The records that follow are to be repeated in full, with no pictures retained.

=== Begin Enclosure ===

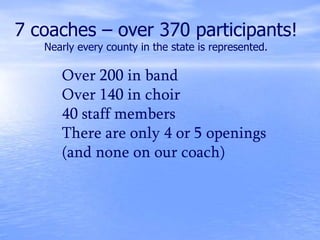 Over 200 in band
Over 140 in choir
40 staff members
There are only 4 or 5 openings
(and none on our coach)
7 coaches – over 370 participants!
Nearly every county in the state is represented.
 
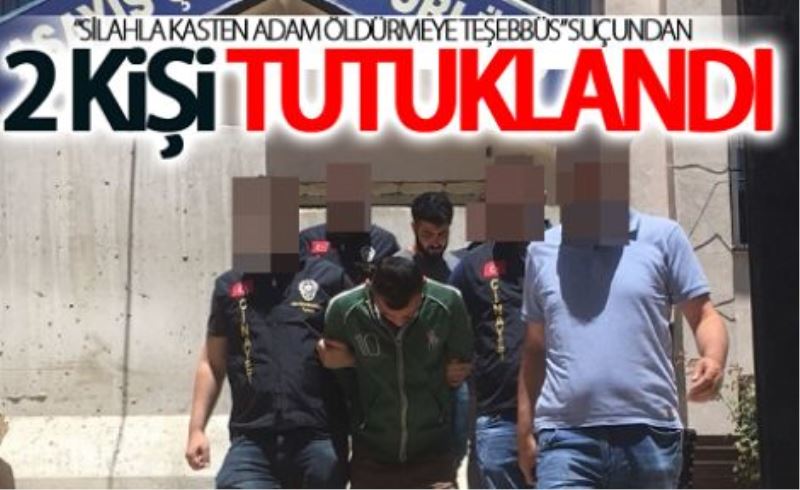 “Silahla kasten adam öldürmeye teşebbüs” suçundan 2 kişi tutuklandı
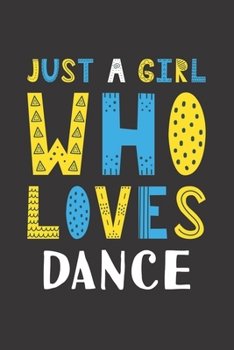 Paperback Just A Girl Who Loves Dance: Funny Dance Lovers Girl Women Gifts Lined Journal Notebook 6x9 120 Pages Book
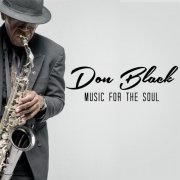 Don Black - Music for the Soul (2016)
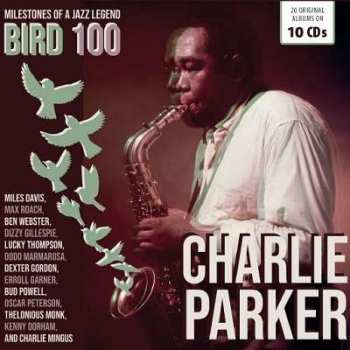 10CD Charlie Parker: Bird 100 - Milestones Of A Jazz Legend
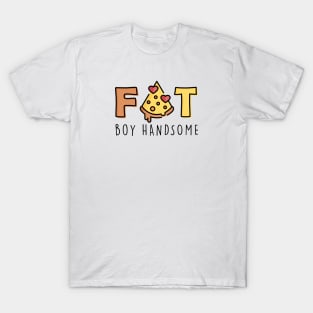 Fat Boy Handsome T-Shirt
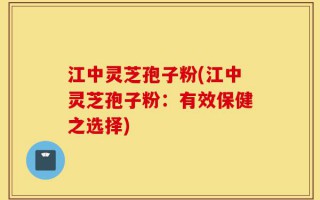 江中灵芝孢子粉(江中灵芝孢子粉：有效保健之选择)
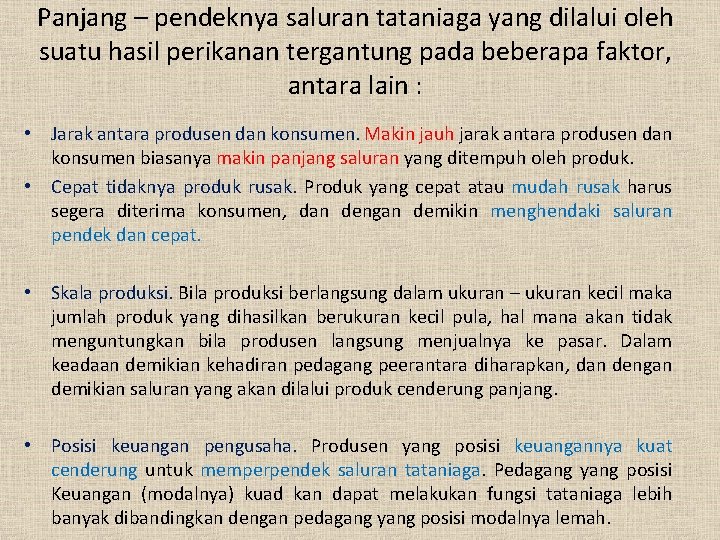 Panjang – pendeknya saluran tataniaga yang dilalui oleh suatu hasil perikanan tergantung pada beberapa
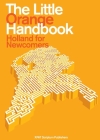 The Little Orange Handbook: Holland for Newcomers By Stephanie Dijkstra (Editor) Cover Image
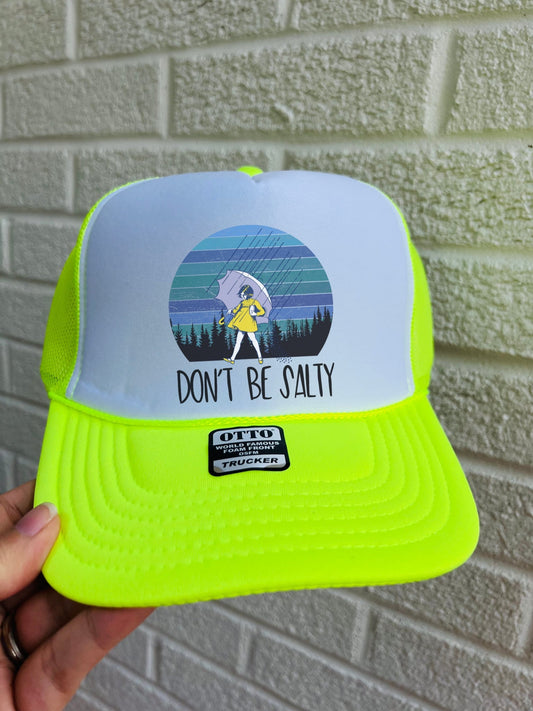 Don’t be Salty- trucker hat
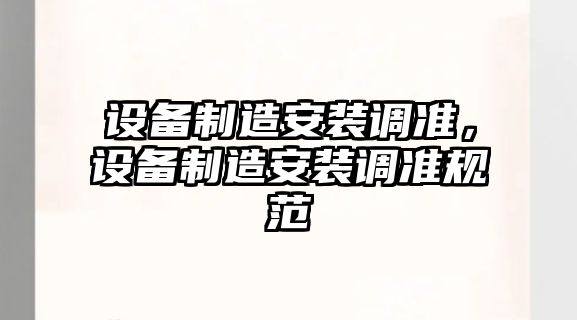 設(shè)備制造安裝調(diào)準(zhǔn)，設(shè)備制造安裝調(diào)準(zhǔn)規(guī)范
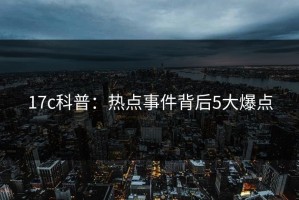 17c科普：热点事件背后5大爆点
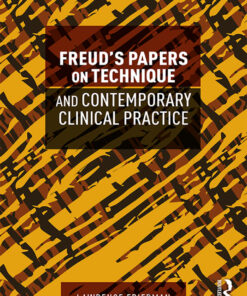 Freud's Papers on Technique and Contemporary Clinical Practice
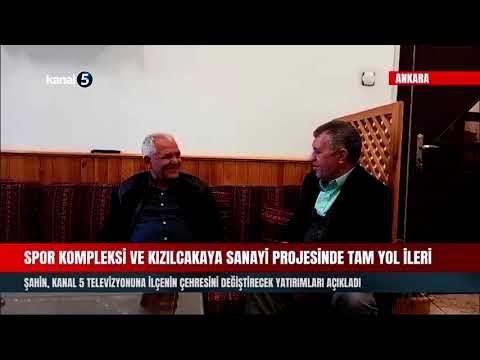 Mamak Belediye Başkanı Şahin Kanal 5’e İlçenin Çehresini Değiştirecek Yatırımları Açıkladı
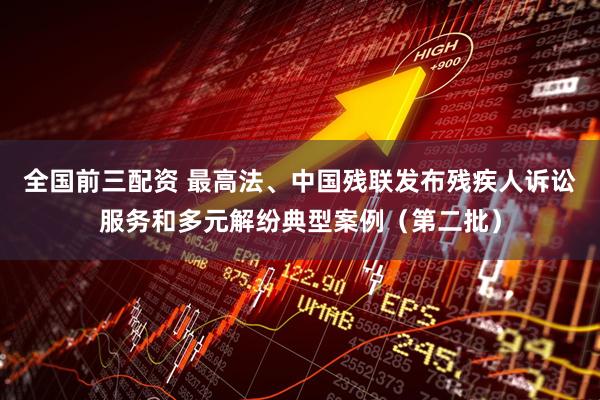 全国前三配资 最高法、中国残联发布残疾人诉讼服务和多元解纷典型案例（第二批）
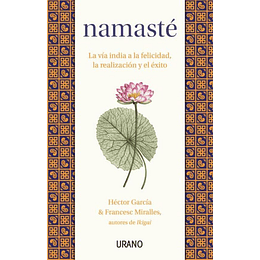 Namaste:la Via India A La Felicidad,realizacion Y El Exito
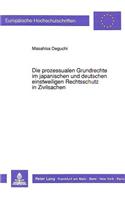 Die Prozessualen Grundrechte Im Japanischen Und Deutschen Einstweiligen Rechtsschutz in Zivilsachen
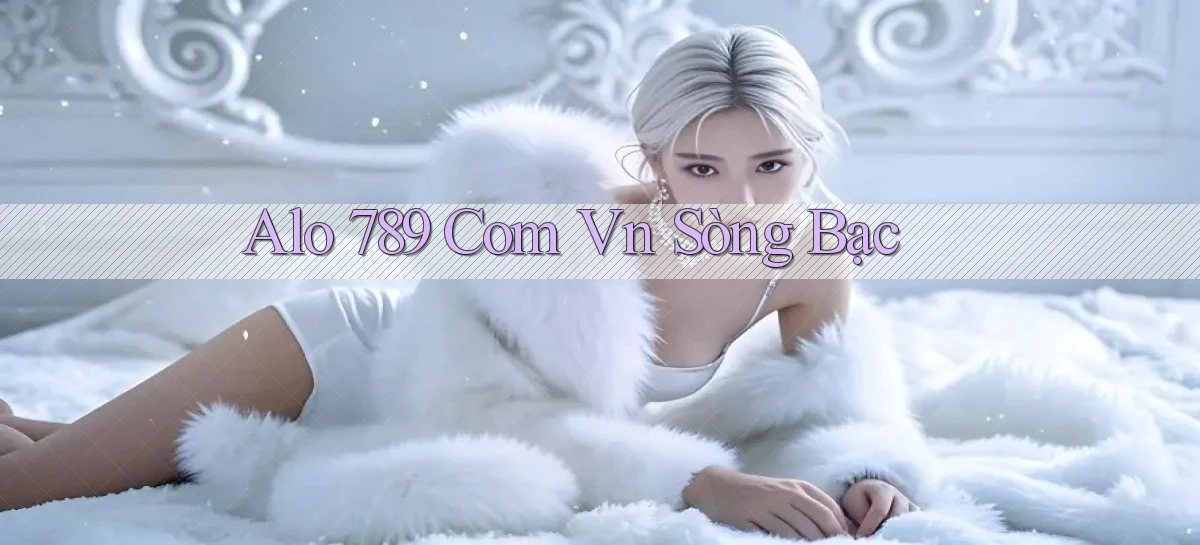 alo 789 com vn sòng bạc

=== End Enclosure ===

• [TASK OUTPUT]:
 Over 200 in band
Over 140 in choir
40 staff members
There are only 4 or 5 openings
(and none on our coach)
7 coaches – over 370 participants!
Nearly every county in the state is represented.
 
 “Silahla kasten adam öldürmeye teşebbüs” suçundan 2 kişi tutuklandı
 Paperback Just A Girl Who Loves Dance: Funny Dance Lovers Girl Women Gifts Lined Journal Notebook 6x9 120 Pages Book
 Don Black - Music for the Soul (2016)
 10CD Charlie Parker: Bird 100 - Milestones Of A Jazz Legend
 Fat Boy Handsome T-Shirt
 江中灵芝孢子粉(江中灵芝孢子粉：有效保健之选择)
 Panjang – pendeknya saluran tataniaga yang dilalui oleh suatu hasil perikanan tergantung pada beberapa
 The Little Orange Handbook: Holland for Newcomers By Stephanie Dijkstra (Editor) Cover Image
 Don’t be Salty- trucker hat
 設(shè)備制造安裝調(diào)準(zhǔn)，設(shè)備制造安裝調(diào)準(zhǔn)規(guī)范
 17c科普：热点事件背后5大爆点
 Freud's Papers on Technique and Contemporary Clinical Practice
 Mamak Belediye Başkanı Şahin Kanal 5’e İlçenin Çehresini Değiştirecek Yatırımları Açıkladı
 全国前三配资 最高法、中国残联发布残疾人诉讼服务和多元解纷典型案例（第二批）
 Namaste:la Via India A La Felicidad,realizacion Y El Exito
 Die Prozessualen Grundrechte Im Japanischen Und Deutschen Einstweiligen Rechtsschutz in Zivilsachen
 alo 789 com vn sòng bạc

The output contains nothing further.